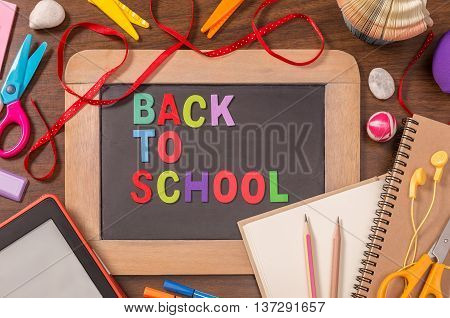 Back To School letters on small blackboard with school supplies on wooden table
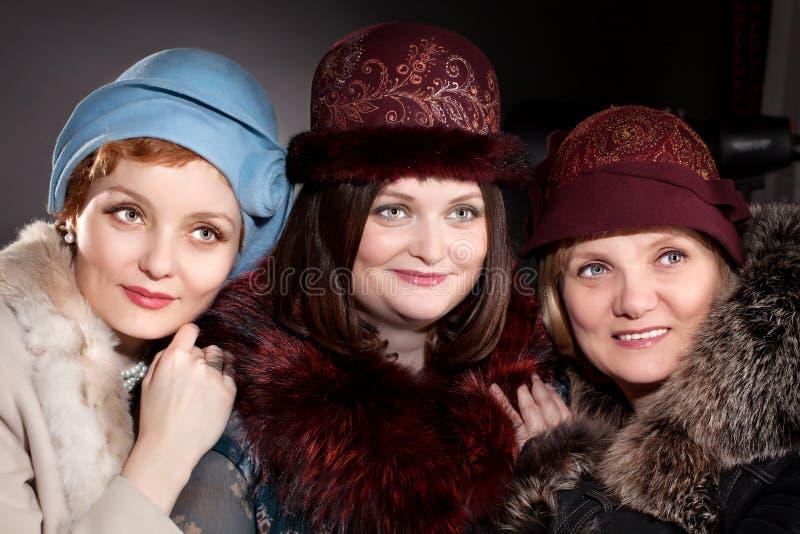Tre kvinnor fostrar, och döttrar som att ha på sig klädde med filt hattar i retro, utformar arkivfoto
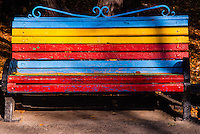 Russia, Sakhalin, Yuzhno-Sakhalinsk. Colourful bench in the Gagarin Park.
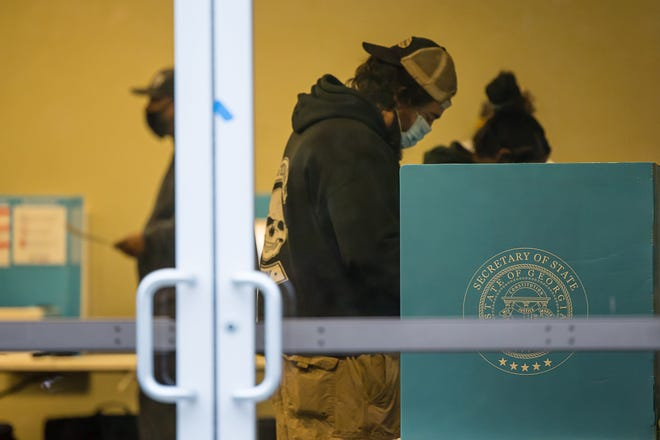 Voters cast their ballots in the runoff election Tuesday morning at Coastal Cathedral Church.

+---+

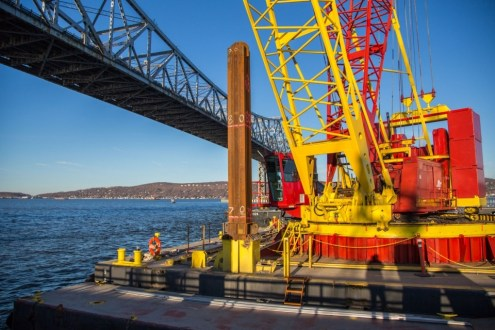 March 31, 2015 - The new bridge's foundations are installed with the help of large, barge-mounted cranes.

+---+

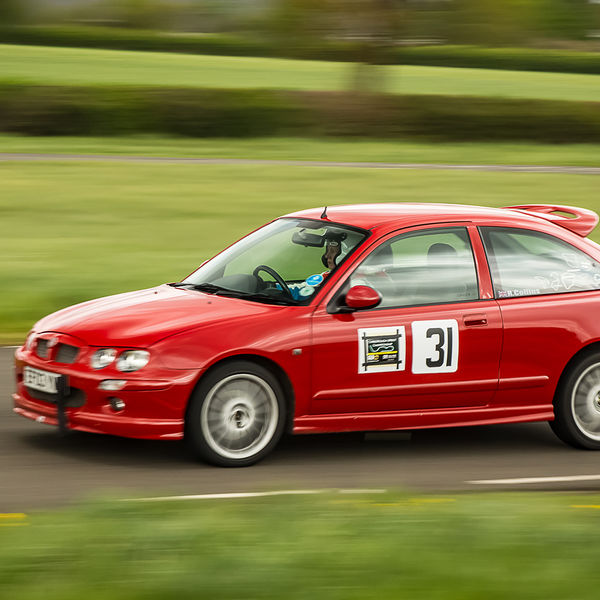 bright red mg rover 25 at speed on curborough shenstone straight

+---+

The problem >> From the records above, quote word for word only the lines beginning at the line that has "Tre kvinnor fostrar, och" and stopping after the line that has "Voters cast their". Omit the pictures.

Answer box >>
Tre kvinnor fostrar, och döttrar som att ha på sig klädde med filt hattar i retro, utformar arkivfoto
 Russia, Sakhalin, Yuzhno-Sakhalinsk. Colourful bench in the Gagarin Park.
 Voters cast their ballots in the runoff election Tuesday morning at Coastal Cathedral Church.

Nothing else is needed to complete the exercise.